E pleistocene, roba d'antan che fa sorridere - pindaricamente trasvolando dal cinema alla cultura o, più modestamente, al grado di istruzione degli italiani -, oggi appare "Io speriamo che me la cavo", summa dell'ignoranza di bambini delle elementari geograficamente limitata alla provincia campana, frutto di emarginazioni e ritardi economici, messa su carta vent'anni fa dal maestro Marcello D'Orta, testimone oculare e (povero lui!) uditivo.
Oggi, vent'anni dopo, l'ignoranza in Italia ha allargato i suoi confini a tutto il territorio nazionale e a tutti gli strati sociali ed è cresciuta: ha finito le elementari, ha fatto le medie inferiori e superiori, si è iscritta all'università.

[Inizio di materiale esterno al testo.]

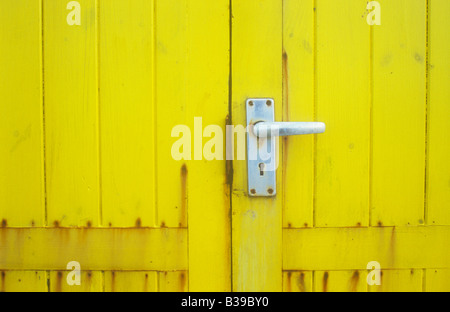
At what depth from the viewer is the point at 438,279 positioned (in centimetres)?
103

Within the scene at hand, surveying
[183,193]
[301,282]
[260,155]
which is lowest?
[301,282]

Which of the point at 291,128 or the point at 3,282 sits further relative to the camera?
the point at 3,282

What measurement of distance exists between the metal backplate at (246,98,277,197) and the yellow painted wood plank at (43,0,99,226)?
0.42 m

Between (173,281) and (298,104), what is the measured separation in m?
0.59

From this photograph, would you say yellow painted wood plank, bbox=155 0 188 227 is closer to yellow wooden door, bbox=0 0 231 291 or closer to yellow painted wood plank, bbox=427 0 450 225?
yellow wooden door, bbox=0 0 231 291

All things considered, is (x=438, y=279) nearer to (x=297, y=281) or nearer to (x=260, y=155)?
(x=297, y=281)

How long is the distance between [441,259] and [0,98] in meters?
1.28

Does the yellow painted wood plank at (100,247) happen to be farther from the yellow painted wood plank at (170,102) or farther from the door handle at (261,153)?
the door handle at (261,153)

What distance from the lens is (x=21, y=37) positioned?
1.02 meters

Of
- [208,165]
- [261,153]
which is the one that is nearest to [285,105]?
[261,153]

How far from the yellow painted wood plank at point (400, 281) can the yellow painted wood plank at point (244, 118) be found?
28cm
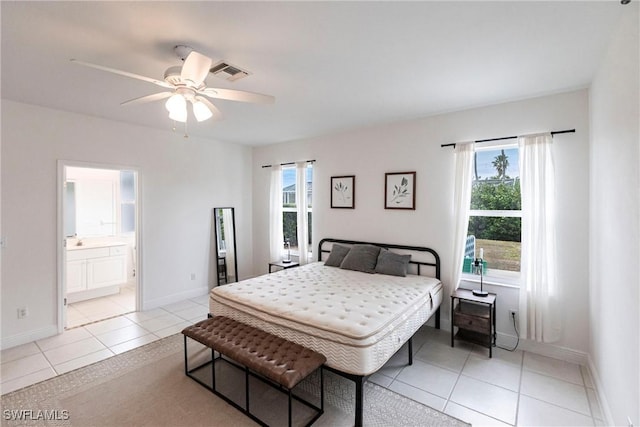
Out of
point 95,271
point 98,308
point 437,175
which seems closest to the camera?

Se n'è parlato qualche sera fa a Catania durante la presentazione del libro "Leggere, pensare, scrivere, cliccare" di Graziella Priulla che ha raccontato alcuni "nanetti" (giusto per adeguarmi al tema) della sua carriera di docente universitaria alle prese con giovani-adulti, ma anche professionisti o informatici superspecializzati, elettori dunque (e non c'è bisogno qui di spiegare quanto male faccia l'ignoranza alla democrazia), incapaci di distinguere una parola dall'altra.
"Uno sfogo, una biografia culturale", partita "dall'esperienza di docente" ma anche "dall'indignazione di cittadina", ha definito il suo libro Graziella Priulla, pur avendolo corredato di dati e ricerche scientifiche. E forse sono proprio gli esempi portati, quegli aneddoti che farebbero ridere se non ci fosse da piangere, a dare la misura - più dei numeri - della gravità della situazione. Priulla ha parlato degli "strafalcioni" nei concorsi per la magistratura", di presidi che scrivono "l'aradio", di laureati che non sanno compilare un modulo all'ufficio di collocamento, di studenti universitari (e i suoi sono iscritti a Scienze politiche!) che non sanno dare un significato ai termini "devolution", "Camera e Senato", "bicameralismo".
Ha raccontato di uno studente che, alla domanda se l'Italia sia una repubblica o una monarchia, ha risposto: "Non me lo ricordo: era nel programma dell'anno scorso".
Che poi, se fosse stato solo strafottente e non felicemente ignorante come una capra e quindi cretino, avrebbe potuto rispondere: "Una monarchia". E poi magari avere la furbizia di recuperare: "Sa, prof, mi sono confuso perché quando ho cominciato le elementari c'era lui, in prima media c'era lui, quando mi sono iscritto al liceo (o l'iceo?) c'era lui, quando mi sono innamorato per la prima volta c'era lui, quando ho dato il mio primo bacio c'era lui, quando ho fatto l'amore per la prima volta c'era lui, quando sono arrivato all'università c'era lui...ho creduto che fosse una monarchia".
Già, perché il problema è che negli ultimi vent'anni in Italia c'è stato Berlusconi, con il suo carico perverso di disvalori e le sue televisioni e i suoi tagli alla cultura, con il suo osceno progetto che, insieme al "depauperamento delle parole" - ha spiegato la docente - porta con sé il "depauperamento del pensiero": perché "a qualcuno fa comodo che gli Italiani non distinguano fra prescrizione e assoluzione".
Sicché capita (non a caso) che dalle scuole italiane si tolga lo studio del diritto e dell'economia, magari sostituendoli in Lombardia (grazie a un accordo fra la pessima Gelmini e l'orrido La Russa) con corsi di addestramento militare, e che in Sicilia si imponga lo studio del dialetto come lingua. Obiettivo "visibile", per Graziella Priulla, lo "sdoganamento dell'ignoranza".